● **Directive**
Only the lines from the one containing "How far away does" through the end of the data below should be copied, each exactly as written and with both ends kept.
------ The records ------
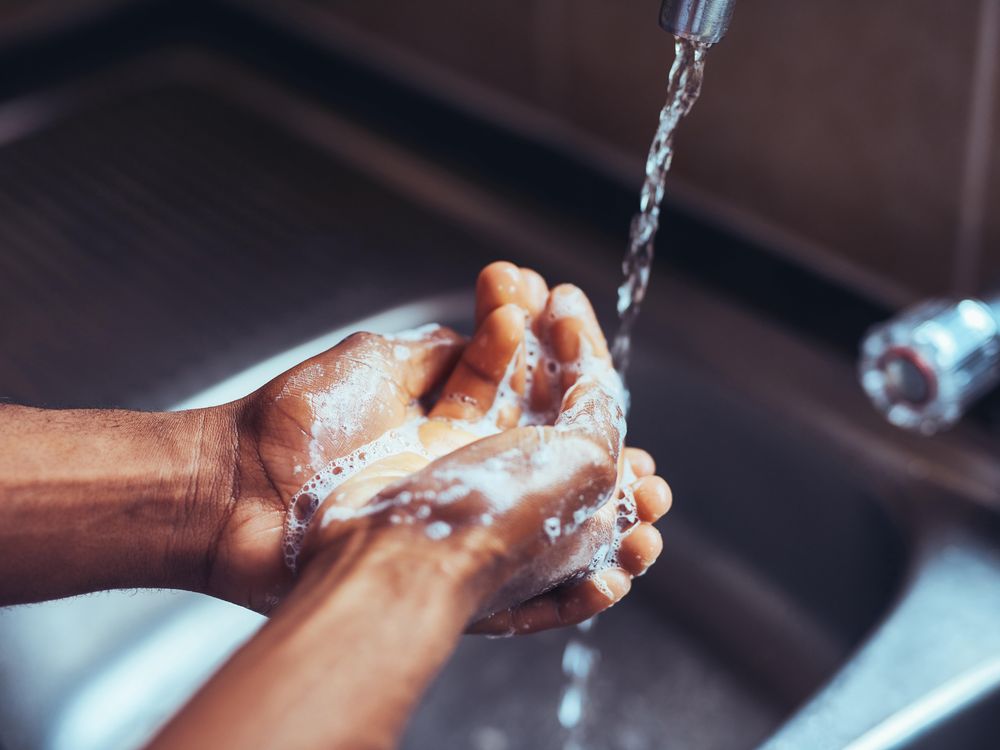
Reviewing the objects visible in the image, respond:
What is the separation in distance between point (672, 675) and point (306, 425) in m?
0.46

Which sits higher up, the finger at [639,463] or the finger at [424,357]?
the finger at [424,357]

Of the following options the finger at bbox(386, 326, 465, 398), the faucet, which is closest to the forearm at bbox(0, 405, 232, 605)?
the finger at bbox(386, 326, 465, 398)

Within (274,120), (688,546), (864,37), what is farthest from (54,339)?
(864,37)

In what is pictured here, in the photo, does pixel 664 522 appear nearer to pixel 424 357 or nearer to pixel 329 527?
pixel 424 357

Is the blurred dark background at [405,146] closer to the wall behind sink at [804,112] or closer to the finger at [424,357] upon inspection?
the wall behind sink at [804,112]

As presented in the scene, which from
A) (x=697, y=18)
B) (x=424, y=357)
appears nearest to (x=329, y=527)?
(x=424, y=357)

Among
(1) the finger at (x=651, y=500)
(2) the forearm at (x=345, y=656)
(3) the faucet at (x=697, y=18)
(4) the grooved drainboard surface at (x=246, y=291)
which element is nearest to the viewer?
(2) the forearm at (x=345, y=656)

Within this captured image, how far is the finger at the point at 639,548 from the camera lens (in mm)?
579

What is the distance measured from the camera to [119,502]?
1.91 ft

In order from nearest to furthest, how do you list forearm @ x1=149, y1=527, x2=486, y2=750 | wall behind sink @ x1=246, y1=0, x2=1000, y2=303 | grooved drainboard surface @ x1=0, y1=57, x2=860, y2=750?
forearm @ x1=149, y1=527, x2=486, y2=750, wall behind sink @ x1=246, y1=0, x2=1000, y2=303, grooved drainboard surface @ x1=0, y1=57, x2=860, y2=750

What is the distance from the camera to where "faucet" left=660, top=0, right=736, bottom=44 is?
495mm

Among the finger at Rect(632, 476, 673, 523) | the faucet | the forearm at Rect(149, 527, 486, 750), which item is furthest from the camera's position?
the finger at Rect(632, 476, 673, 523)

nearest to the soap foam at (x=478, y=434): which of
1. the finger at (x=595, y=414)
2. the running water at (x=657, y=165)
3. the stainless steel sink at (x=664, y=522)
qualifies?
the finger at (x=595, y=414)

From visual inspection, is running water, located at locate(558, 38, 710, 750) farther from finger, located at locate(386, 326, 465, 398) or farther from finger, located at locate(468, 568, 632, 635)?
finger, located at locate(468, 568, 632, 635)
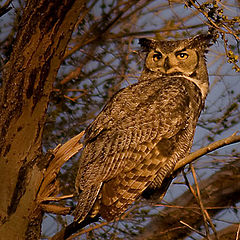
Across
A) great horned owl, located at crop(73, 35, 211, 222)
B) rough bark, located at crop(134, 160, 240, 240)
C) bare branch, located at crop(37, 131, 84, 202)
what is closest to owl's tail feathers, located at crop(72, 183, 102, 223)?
great horned owl, located at crop(73, 35, 211, 222)

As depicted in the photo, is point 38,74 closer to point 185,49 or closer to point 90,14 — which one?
point 185,49

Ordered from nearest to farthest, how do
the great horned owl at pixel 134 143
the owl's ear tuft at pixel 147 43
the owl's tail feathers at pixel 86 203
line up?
the owl's tail feathers at pixel 86 203, the great horned owl at pixel 134 143, the owl's ear tuft at pixel 147 43

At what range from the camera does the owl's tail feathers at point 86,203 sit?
2295mm

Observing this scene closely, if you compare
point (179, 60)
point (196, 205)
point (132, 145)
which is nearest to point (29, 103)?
point (132, 145)

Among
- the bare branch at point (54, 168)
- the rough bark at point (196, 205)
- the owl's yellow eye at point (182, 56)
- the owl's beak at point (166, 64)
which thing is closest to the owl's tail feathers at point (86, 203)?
the bare branch at point (54, 168)

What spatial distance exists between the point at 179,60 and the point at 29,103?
1276 mm

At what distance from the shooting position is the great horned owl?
2.43 m

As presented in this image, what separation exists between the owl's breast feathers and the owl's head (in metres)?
0.38

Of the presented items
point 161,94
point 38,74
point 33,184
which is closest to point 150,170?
point 161,94

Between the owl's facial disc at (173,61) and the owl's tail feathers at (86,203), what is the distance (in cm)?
119

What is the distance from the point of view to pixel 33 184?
2488 millimetres

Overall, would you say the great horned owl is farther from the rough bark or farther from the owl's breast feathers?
the rough bark

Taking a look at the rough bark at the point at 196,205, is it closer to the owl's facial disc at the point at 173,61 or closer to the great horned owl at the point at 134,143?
the great horned owl at the point at 134,143

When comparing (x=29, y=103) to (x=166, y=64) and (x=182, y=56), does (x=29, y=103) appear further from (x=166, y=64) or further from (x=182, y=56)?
(x=182, y=56)
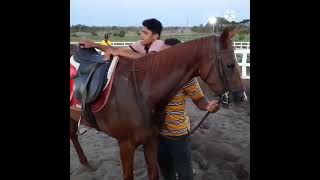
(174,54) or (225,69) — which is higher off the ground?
(174,54)

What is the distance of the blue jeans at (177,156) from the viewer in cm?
309

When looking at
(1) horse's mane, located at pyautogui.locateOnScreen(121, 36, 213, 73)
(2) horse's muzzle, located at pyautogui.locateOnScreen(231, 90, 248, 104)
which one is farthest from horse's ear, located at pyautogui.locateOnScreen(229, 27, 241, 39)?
(2) horse's muzzle, located at pyautogui.locateOnScreen(231, 90, 248, 104)

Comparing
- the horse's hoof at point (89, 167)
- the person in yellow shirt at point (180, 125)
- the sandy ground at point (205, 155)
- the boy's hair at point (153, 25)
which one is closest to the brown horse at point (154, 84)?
the person in yellow shirt at point (180, 125)

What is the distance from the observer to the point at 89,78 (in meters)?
3.19

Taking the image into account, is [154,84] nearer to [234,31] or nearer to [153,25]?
[153,25]

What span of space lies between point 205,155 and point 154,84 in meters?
1.95

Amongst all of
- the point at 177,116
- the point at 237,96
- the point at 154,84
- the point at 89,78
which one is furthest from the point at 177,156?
the point at 89,78

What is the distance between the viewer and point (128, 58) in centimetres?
324

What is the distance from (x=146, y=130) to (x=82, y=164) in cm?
176

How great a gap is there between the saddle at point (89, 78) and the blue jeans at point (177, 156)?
68 cm

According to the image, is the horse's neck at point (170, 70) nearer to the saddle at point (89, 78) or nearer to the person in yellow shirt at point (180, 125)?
the person in yellow shirt at point (180, 125)

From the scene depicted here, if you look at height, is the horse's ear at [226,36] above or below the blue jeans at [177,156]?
above
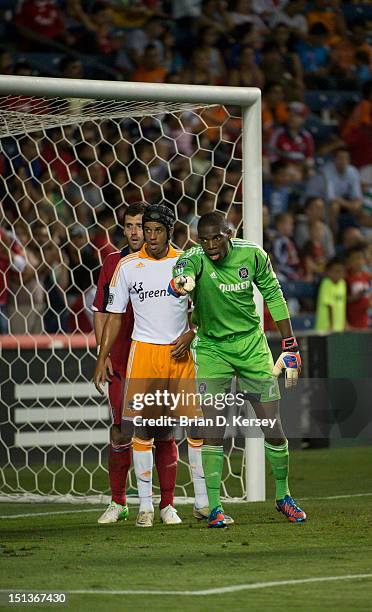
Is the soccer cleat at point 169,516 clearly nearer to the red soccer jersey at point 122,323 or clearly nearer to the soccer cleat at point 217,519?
the soccer cleat at point 217,519

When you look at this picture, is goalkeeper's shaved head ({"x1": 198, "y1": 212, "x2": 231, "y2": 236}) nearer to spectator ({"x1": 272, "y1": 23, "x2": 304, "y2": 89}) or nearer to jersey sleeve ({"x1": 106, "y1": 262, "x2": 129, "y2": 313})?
jersey sleeve ({"x1": 106, "y1": 262, "x2": 129, "y2": 313})

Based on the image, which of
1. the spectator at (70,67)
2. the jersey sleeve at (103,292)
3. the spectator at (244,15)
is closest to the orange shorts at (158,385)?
the jersey sleeve at (103,292)

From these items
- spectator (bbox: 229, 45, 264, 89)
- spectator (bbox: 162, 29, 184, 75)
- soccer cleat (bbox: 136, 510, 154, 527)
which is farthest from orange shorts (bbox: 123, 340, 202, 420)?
spectator (bbox: 229, 45, 264, 89)

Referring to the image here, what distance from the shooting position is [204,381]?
775 centimetres

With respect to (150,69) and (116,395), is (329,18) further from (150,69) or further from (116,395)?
(116,395)

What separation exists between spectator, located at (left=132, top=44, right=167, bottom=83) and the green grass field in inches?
311

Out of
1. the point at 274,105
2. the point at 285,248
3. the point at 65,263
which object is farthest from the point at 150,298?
the point at 274,105

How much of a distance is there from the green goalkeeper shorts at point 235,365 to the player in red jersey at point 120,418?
57 cm

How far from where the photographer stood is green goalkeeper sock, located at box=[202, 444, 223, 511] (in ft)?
25.1

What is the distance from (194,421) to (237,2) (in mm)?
11219

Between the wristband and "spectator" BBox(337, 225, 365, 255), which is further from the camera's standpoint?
"spectator" BBox(337, 225, 365, 255)

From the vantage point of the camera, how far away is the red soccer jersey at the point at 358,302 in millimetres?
15164

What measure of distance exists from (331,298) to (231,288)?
284 inches

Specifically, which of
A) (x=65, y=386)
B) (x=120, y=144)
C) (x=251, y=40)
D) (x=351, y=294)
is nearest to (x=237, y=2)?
(x=251, y=40)
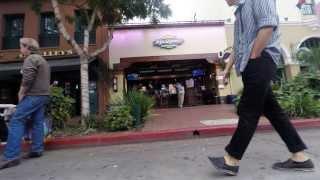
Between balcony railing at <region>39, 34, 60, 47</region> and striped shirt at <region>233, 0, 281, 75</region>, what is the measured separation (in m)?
16.0

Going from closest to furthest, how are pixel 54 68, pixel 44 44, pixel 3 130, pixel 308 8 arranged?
1. pixel 3 130
2. pixel 54 68
3. pixel 44 44
4. pixel 308 8

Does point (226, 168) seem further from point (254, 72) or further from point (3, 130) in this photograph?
point (3, 130)

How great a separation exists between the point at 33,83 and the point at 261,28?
3458 millimetres

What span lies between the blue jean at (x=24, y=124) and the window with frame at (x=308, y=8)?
19070 mm

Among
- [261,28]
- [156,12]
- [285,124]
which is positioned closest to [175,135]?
[285,124]

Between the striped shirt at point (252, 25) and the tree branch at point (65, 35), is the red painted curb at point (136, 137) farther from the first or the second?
the striped shirt at point (252, 25)

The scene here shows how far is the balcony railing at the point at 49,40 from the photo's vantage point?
18.7 meters

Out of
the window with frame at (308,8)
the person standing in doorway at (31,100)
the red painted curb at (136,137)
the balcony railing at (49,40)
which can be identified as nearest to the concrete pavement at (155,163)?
the person standing in doorway at (31,100)

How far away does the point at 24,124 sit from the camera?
5457 millimetres

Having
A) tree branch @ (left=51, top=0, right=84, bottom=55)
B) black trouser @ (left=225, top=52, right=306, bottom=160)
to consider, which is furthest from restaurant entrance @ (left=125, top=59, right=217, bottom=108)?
black trouser @ (left=225, top=52, right=306, bottom=160)

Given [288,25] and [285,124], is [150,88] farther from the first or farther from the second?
[285,124]

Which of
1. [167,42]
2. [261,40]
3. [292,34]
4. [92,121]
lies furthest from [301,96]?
------
● **Answer**
How far away does the point at 24,124 sit from the camera?
5457 millimetres

Having
A) tree branch @ (left=51, top=0, right=84, bottom=55)
B) black trouser @ (left=225, top=52, right=306, bottom=160)
to consider, which is furthest from restaurant entrance @ (left=125, top=59, right=217, bottom=108)?
black trouser @ (left=225, top=52, right=306, bottom=160)

Given [288,25] and [285,124], is [150,88] farther from the first or farther from the second?
[285,124]

Which of
1. [167,42]
2. [261,40]
3. [292,34]
4. [92,121]
lies furthest from [301,96]?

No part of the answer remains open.